▸ **Listed records**
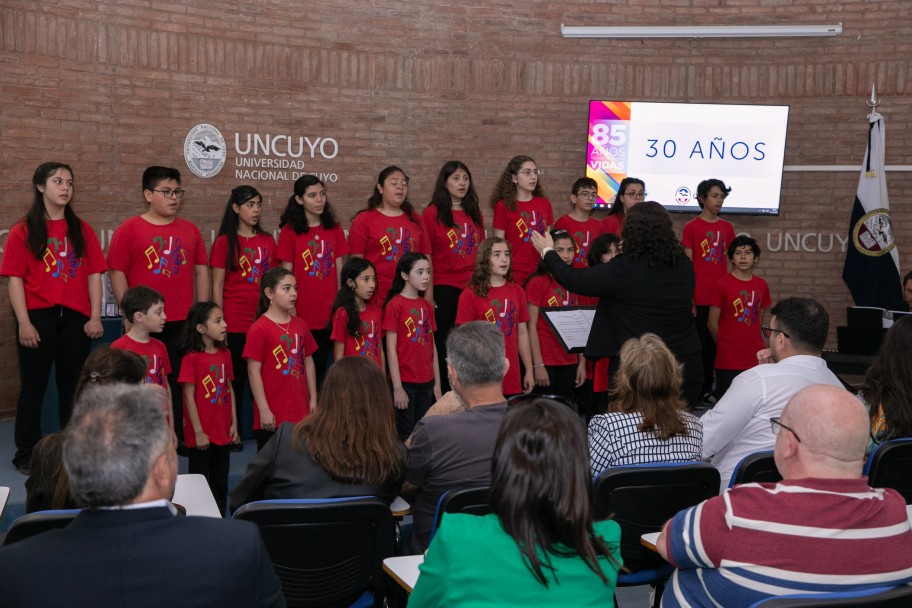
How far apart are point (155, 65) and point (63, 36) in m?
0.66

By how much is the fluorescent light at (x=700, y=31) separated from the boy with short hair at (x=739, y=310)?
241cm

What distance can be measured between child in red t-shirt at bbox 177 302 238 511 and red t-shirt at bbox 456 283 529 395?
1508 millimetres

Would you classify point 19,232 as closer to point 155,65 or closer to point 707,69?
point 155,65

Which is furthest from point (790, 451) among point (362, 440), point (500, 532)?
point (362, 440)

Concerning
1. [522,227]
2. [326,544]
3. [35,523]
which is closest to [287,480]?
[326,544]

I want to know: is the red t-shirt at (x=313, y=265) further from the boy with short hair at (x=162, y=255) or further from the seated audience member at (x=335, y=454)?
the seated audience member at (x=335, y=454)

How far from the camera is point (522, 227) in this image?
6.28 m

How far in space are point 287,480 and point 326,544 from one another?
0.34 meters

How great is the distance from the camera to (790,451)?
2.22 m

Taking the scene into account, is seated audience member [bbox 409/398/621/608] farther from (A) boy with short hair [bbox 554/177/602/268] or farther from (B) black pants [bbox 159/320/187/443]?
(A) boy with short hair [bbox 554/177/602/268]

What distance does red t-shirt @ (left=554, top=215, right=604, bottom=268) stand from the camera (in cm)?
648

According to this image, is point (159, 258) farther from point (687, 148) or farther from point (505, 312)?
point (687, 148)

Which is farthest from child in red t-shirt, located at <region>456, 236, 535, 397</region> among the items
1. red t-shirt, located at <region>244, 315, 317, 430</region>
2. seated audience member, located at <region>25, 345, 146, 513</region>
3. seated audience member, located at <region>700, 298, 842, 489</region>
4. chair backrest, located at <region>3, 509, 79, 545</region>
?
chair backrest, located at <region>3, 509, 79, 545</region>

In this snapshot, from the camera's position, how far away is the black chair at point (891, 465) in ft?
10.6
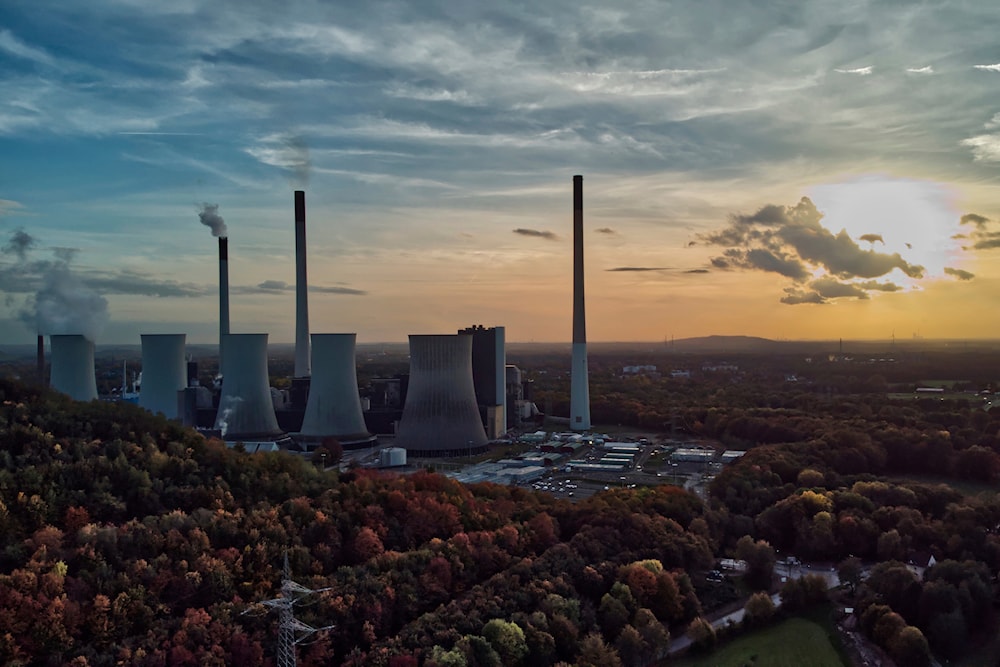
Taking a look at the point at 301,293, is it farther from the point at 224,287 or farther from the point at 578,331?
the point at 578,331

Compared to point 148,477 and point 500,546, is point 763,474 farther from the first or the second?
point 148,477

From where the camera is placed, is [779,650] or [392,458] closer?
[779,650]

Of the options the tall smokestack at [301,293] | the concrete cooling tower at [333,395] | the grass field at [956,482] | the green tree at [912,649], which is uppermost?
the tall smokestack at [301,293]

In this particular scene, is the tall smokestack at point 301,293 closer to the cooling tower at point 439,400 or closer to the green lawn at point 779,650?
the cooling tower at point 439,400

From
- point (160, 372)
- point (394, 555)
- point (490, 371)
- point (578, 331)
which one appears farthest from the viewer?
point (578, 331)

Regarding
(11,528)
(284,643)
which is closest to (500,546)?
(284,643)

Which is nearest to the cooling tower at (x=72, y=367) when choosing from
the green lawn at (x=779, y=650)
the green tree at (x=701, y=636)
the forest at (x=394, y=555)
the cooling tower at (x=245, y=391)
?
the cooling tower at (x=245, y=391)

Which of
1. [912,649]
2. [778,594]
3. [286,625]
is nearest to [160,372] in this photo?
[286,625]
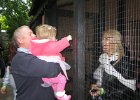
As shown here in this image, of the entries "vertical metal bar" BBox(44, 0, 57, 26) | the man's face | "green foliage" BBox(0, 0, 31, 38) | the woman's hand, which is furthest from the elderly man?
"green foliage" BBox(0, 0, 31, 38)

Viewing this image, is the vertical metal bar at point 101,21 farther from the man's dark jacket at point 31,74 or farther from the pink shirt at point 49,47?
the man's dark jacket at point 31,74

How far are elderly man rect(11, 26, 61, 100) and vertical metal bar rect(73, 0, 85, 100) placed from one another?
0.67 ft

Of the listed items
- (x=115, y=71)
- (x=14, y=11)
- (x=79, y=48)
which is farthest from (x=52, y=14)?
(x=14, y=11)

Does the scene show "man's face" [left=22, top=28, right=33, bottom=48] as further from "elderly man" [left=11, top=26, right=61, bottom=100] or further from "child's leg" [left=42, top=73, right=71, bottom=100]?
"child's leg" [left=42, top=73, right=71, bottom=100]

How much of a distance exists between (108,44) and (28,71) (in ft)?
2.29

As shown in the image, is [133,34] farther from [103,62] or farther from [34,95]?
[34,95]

▸ **Request**
Retype the lines of the records from the line containing "Which is farthest from child" through the line containing "3. seated audience", inclusive, reproducing each one identically.

▸ **Task answer**
Which is farthest from child in red t-shirt, located at <region>456, 236, 535, 397</region> among the items
1. red t-shirt, located at <region>244, 315, 317, 430</region>
2. seated audience member, located at <region>25, 345, 146, 513</region>
3. seated audience member, located at <region>700, 298, 842, 489</region>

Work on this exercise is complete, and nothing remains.